---------- Given text

# best bang for buck canister filter



## ir0n_ma1den (Apr 27, 2007)

I have a 29 gallon that I would like to start up in the near future and need a good canister filter for it. I have never purchase a canister filter for so I really don't know what to choose. I was looking at the XP1, XP2, and some of the Eheim models. They seem pretty similar, but I want the one that is the best value.

Performance, quality, and price are the biggest.

I want to spend around $70 but if I have to, I will spend more.


----------



## orlando (Feb 14, 2007)

XP2 is a good deal for your tank..


----------



## spdskr (Apr 24, 2006)

An Eheim 2213 Classic filter will work within your budget and be a great filter also.


----------



## Carlos1583 (Jul 7, 2006)

I second the XP2...it works great on my 20 gallon and has for the past year or so


----------



## bsmith (Dec 13, 2006)

xp2 X3!!!


----------



## bradac56 (May 9, 2007)

You can't go wrong with a Eheim Classic Canister and drsfostersmith.com has a sale
on them the 66gal version (2213) is going for $67.

The XP2 is just as nice but I haven't seen them under $100 for awhile.

The Marineland Multistage C-160 is the last one in this category but it's
running right at $95 from the online stores I just checked.

--------------------

Reproduce the passage from the canister filter thread word for word, starting at "You can't go" and ending at "under $100 for awhile.".

---------- Information provided

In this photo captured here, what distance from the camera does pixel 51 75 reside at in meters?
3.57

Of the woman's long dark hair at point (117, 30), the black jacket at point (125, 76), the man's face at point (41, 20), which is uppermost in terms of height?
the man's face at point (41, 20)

--------------------

§ Answer to this exercise
You can't go wrong with a Eheim Classic Canister and drsfostersmith.com has a sale
on them the 66gal version (2213) is going for $67.

The XP2 is just as nice but I haven't seen them under $100 for awhile.